## Action item:
When you output the entries, begin with the first line and end with the line containing "Is your Mac a fire hazard?", keeping each line exactly as it is.
(Excerpted records begins)
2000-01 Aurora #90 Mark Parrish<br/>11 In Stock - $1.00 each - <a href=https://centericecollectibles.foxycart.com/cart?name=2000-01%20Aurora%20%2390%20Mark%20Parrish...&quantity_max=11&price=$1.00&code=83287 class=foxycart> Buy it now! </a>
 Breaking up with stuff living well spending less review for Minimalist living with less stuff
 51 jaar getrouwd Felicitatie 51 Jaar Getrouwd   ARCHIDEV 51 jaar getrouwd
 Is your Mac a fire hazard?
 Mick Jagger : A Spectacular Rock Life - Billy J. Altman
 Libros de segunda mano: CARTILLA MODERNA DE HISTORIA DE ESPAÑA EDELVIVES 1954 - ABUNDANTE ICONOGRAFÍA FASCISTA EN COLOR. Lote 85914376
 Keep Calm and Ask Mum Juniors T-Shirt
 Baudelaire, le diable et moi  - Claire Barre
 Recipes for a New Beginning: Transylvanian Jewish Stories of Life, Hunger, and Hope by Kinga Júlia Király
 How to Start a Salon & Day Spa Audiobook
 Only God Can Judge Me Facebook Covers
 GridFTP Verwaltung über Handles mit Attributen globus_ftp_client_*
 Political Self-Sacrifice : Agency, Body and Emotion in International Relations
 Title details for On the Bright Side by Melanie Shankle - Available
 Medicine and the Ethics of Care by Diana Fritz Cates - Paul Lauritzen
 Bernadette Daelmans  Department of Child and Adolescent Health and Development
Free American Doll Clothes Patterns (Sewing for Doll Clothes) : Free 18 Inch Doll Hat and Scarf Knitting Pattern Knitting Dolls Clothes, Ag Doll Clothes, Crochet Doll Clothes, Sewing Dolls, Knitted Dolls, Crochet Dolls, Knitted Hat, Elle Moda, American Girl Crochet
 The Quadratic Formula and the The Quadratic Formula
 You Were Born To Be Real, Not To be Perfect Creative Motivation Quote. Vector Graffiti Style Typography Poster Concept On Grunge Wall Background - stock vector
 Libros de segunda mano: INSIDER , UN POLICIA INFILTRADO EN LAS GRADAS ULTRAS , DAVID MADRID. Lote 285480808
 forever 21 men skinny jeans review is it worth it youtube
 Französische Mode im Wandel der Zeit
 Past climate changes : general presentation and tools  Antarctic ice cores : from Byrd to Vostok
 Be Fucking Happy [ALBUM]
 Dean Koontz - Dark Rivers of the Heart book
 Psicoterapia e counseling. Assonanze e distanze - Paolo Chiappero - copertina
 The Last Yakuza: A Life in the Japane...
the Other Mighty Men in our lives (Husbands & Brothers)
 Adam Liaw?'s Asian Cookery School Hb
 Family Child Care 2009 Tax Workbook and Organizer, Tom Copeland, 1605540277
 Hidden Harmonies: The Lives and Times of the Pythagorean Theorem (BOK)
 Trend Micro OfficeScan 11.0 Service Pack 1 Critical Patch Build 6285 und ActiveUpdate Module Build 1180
(Excerpted records ends)
## Reply to the exercise:
2000-01 Aurora #90 Mark Parrish<br/>11 In Stock - $1.00 each - <a href=https://centericecollectibles.foxycart.com/cart?name=2000-01%20Aurora%20%2390%20Mark%20Parrish...&quantity_max=11&price=$1.00&code=83287 class=foxycart> Buy it now! </a>
 Breaking up with stuff living well spending less review for Minimalist living with less stuff
 51 jaar getrouwd Felicitatie 51 Jaar Getrouwd   ARCHIDEV 51 jaar getrouwd
 Is your Mac a fire hazard?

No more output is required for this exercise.